Aku belum berani menghubungi Jaka. Aku masih menyusun kata-kata untuk menjelaskan insiden "Amplop Hampa Udara" itu.
Tiba-tiba, HP-ku bergetar. Notifikasi WhatsApp dari Jaka. Jantungku mau copot. Apakah dia mau menagih utang?
Aku buka chatnya. Dia mengirim 10 foto. Foto keluarga. Foto tetangga. Foto teman SMK. Dan di setiap foto itu, ada wajahku. Wajah datar, kaku, dengan batik cokelat kegedean, nyempil di antara orang-orang yang tertawa bahagia.
Jaka: "Heh, Kampret! Lu ngapain ada di semua foto nikahan gue?! Lu mau nyaleg apa gimana?! Bude gue sampe nanya, 'Itu yang mukanya melas siapa? Penunggu gedung ya?'"
Aku cuma bisa membalas singkat. Aku: "Sorry Bro, gue cuma wayang. Dalangnya Mas Fotografer."

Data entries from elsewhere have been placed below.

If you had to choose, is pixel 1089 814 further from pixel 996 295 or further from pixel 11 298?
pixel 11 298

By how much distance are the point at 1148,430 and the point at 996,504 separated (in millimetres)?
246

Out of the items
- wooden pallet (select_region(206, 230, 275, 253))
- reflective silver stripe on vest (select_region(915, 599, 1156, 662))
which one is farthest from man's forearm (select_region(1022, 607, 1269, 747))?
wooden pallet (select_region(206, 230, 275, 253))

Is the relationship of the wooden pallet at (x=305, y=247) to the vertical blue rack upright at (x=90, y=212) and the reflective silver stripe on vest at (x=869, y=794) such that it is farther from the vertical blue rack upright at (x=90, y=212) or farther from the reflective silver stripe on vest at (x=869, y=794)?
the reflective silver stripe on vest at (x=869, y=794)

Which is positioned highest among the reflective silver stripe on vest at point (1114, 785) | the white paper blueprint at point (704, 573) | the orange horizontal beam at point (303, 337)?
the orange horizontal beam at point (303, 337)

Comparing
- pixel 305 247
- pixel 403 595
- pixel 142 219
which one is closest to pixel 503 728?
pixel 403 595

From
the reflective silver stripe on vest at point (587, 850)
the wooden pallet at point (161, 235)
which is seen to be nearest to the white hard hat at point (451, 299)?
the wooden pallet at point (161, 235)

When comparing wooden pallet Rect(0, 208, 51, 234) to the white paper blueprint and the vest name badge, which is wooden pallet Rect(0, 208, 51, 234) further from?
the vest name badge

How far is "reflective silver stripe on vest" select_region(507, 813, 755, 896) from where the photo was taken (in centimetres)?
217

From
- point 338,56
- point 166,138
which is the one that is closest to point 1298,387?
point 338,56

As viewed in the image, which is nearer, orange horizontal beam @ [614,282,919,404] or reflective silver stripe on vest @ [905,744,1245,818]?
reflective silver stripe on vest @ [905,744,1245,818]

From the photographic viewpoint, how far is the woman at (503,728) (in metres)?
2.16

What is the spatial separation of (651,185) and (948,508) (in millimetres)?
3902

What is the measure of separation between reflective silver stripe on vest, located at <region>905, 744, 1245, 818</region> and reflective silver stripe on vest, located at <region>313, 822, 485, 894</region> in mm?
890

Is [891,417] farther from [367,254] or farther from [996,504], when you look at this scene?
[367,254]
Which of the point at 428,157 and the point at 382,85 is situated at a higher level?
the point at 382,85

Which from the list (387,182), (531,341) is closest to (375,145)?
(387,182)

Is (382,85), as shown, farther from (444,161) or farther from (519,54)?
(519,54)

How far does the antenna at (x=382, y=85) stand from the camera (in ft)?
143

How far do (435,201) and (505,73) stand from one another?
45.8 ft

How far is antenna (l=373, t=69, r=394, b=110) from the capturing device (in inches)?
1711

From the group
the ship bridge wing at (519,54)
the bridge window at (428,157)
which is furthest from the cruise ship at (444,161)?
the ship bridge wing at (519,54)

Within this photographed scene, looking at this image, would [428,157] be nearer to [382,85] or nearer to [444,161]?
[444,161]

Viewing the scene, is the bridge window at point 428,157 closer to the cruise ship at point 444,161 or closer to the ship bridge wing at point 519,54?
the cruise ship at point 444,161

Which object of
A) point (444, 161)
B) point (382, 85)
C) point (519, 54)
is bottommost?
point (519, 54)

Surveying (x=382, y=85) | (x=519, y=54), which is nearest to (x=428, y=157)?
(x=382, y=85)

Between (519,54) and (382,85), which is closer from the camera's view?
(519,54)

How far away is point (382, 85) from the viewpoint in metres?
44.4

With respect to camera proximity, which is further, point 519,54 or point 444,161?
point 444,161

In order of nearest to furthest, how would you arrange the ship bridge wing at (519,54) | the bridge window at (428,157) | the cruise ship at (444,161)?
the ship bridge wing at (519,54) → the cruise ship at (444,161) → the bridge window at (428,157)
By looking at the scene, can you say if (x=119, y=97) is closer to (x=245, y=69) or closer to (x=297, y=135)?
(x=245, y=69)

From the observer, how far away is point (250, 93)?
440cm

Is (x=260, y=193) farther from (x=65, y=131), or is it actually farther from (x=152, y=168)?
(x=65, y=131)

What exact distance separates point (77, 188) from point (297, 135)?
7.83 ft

Aku memutuskan untuk tidak membahas amplop itu sekarang. Biarlah itu menjadi misteri ilahi. Kalau nanti Jaka nanya kenapa amplopku kosong, aku akan jawab: "Itu amplop konsepnya NFT, Bro. Isinya doa yang tak ternilai harganya (lagi pula aku Cuma minum air mineral disitu)."
Sekian laporan pandangan mata dari introvert yang trauma kondangan.